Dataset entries

==============================

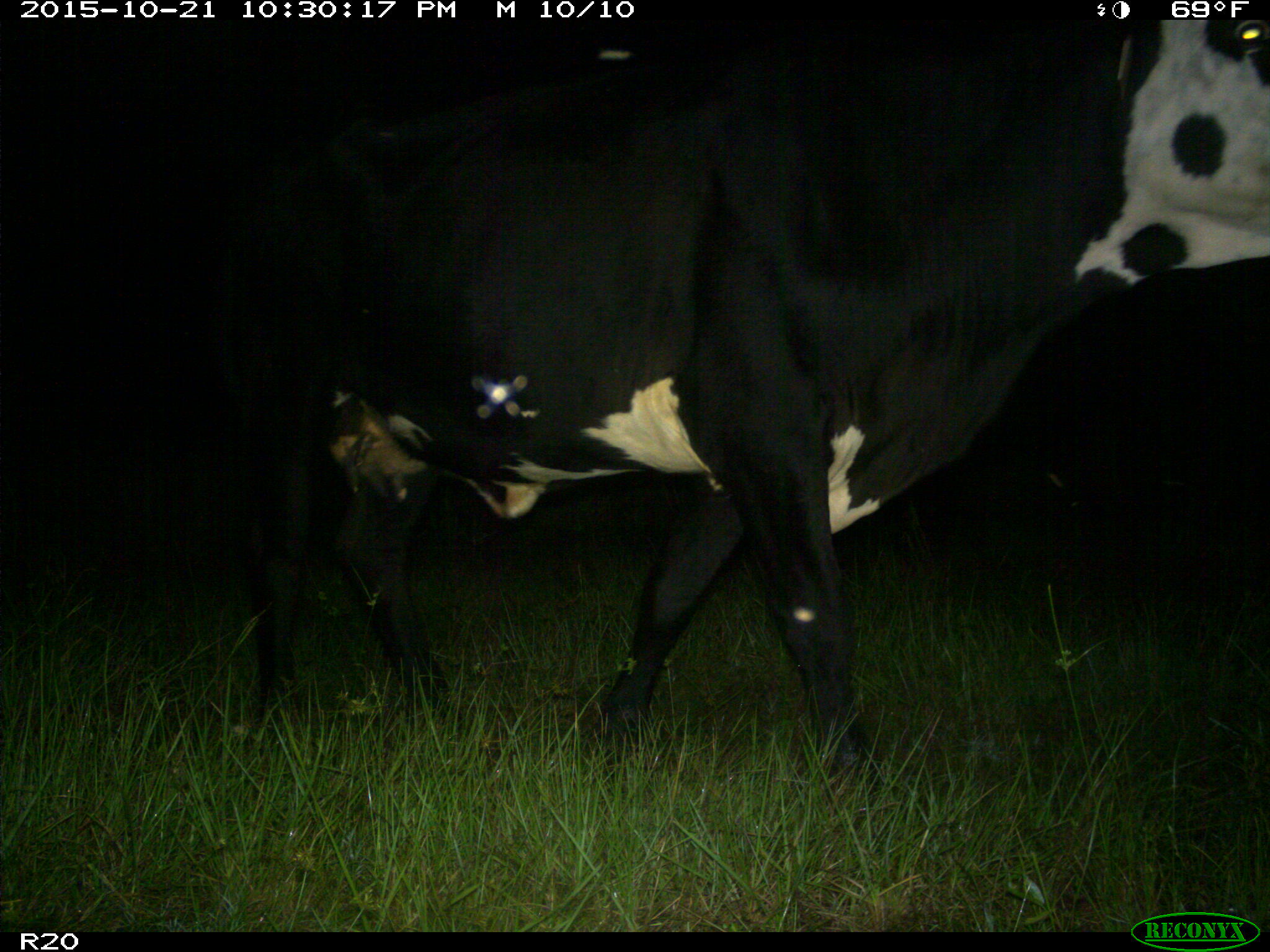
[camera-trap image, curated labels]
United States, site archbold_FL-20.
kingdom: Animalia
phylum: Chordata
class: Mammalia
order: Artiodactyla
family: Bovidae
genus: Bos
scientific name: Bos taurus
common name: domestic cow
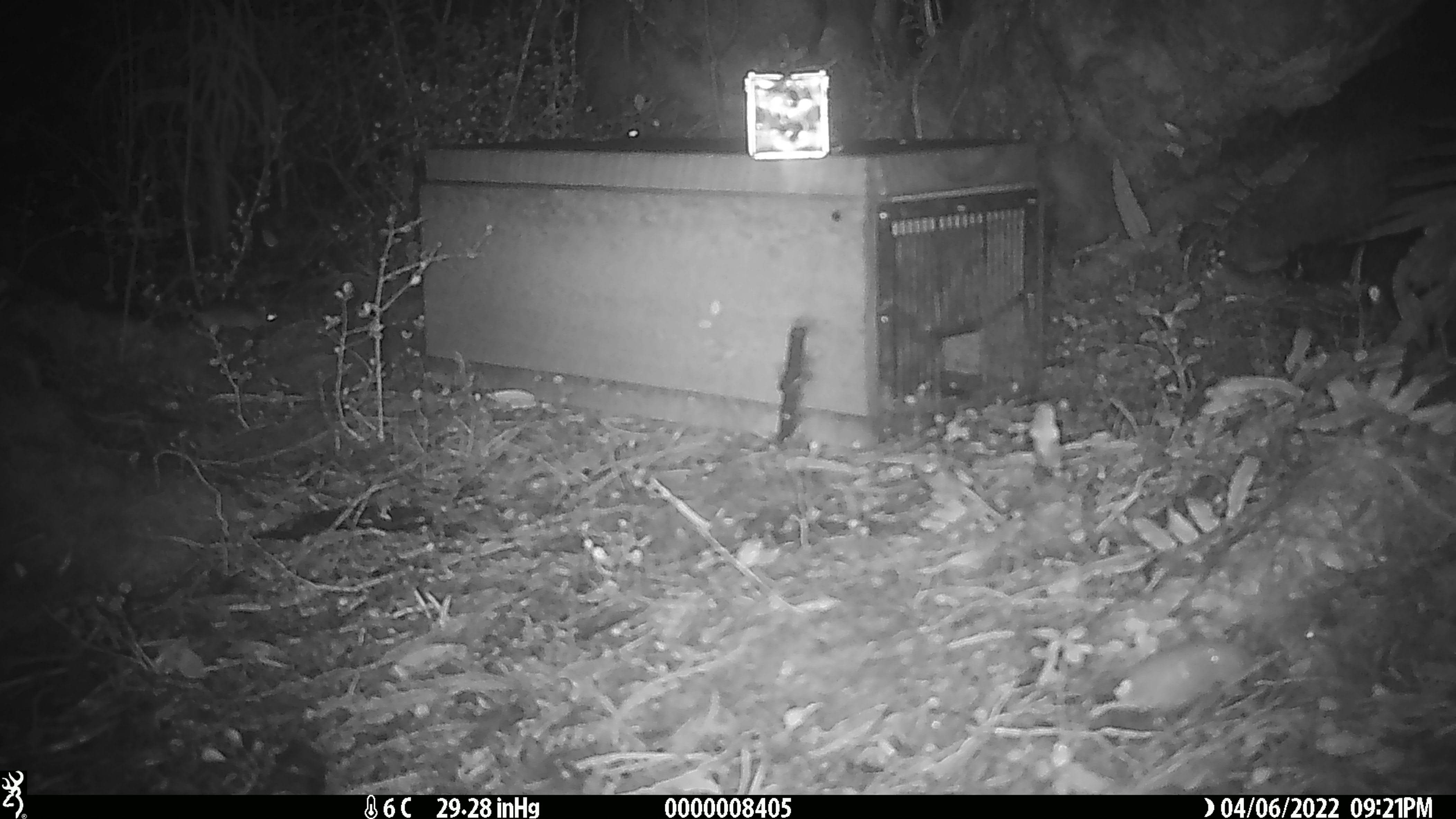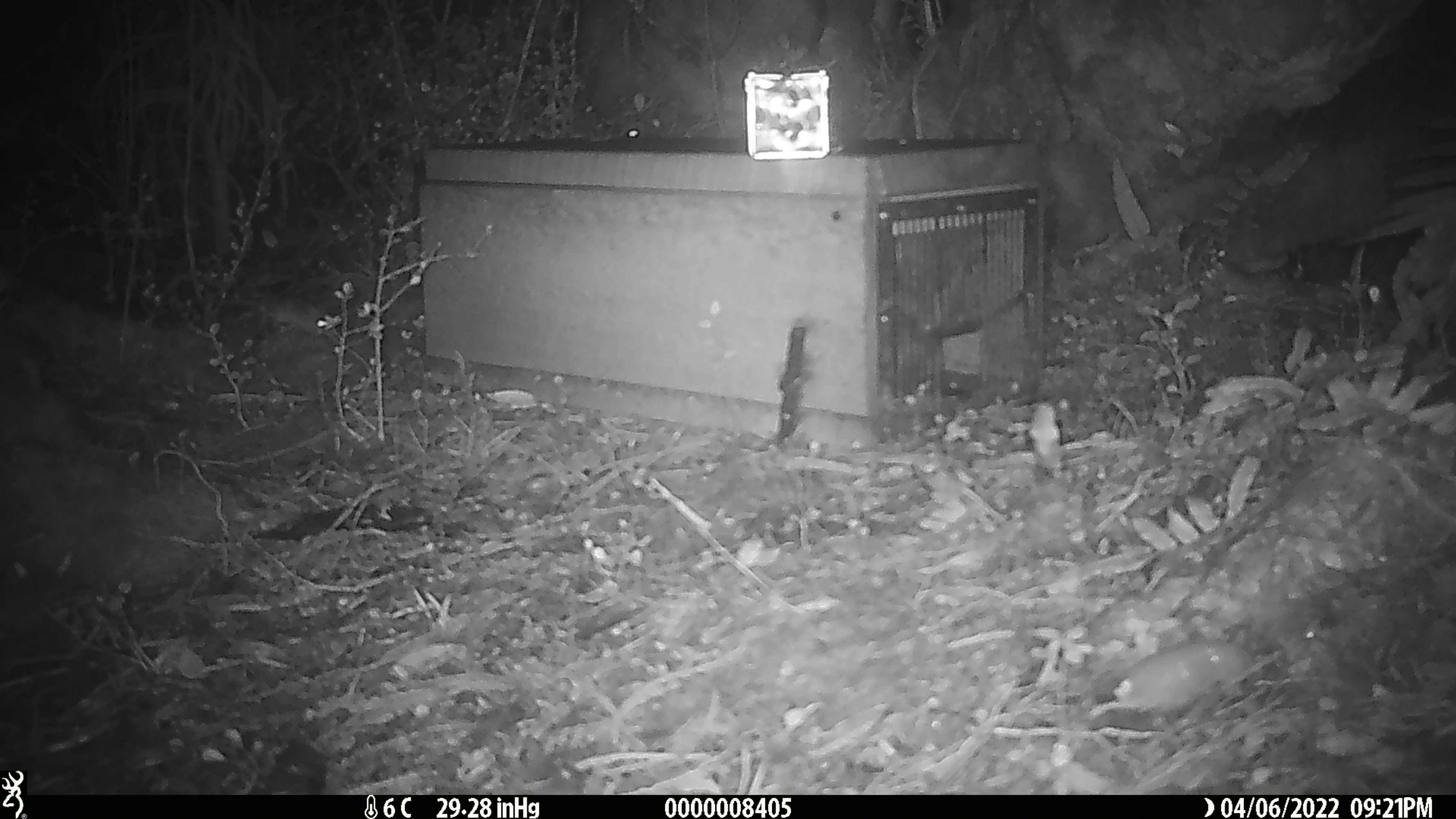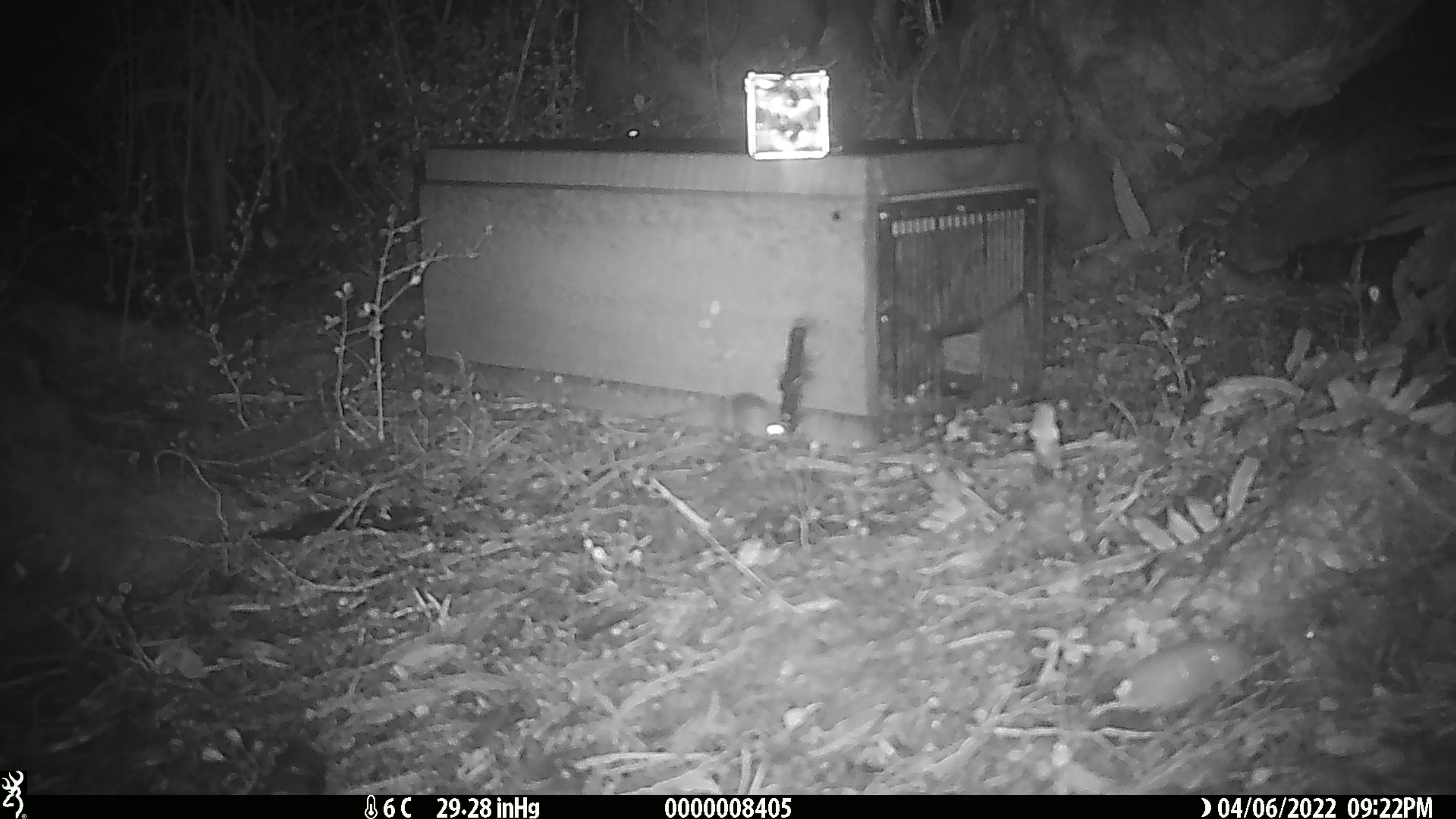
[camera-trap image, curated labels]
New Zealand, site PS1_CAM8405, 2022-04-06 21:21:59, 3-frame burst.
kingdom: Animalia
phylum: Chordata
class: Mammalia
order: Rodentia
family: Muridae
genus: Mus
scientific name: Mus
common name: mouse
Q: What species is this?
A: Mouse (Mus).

==============================

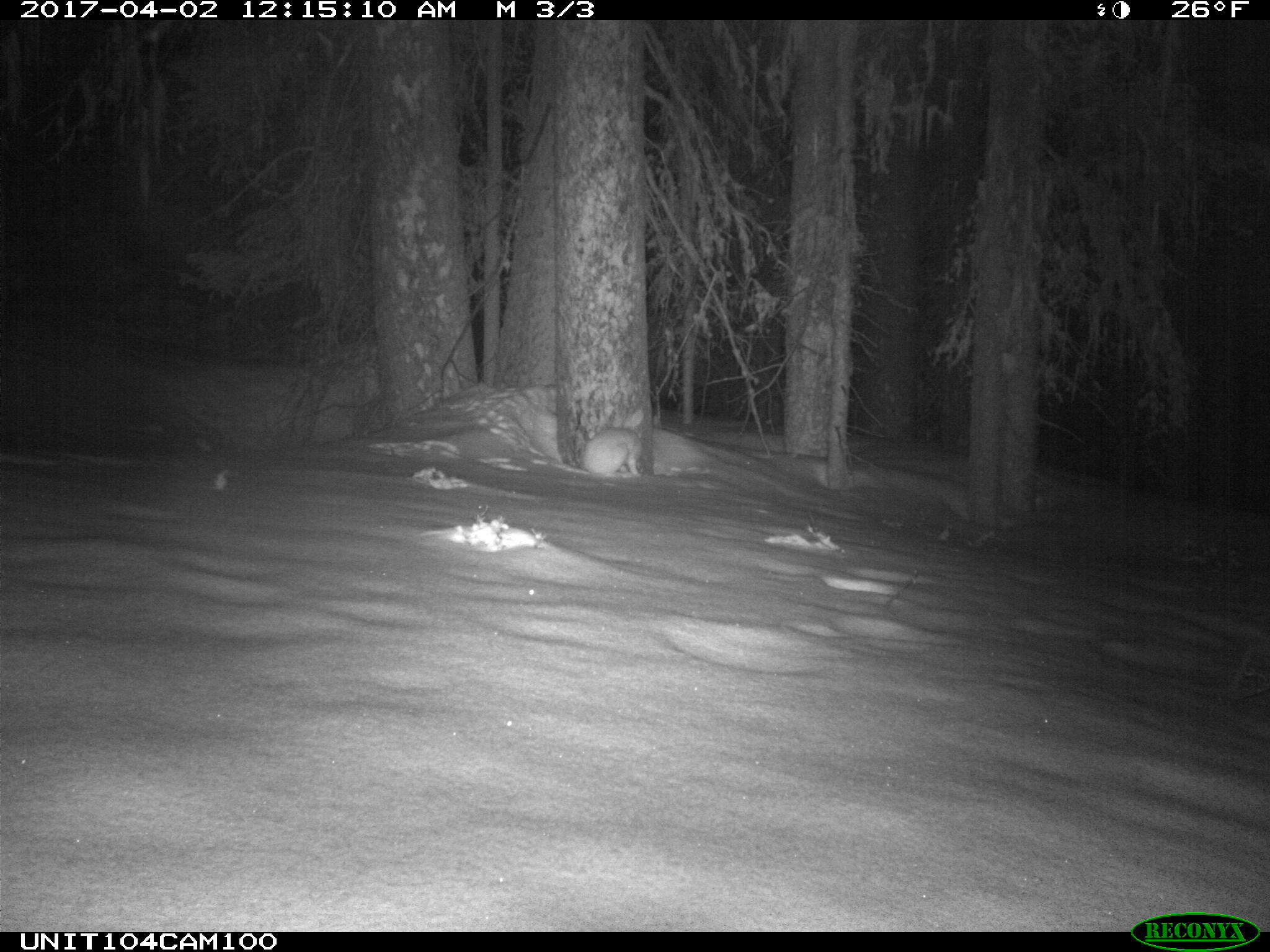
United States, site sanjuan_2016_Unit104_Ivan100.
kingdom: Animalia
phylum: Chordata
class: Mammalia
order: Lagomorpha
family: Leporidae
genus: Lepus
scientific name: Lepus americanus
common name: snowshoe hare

==============================

* [Exercise aim]:
In the entries above, count each line holding the word "States" and give that count alone.

* [Solution to this task]:
2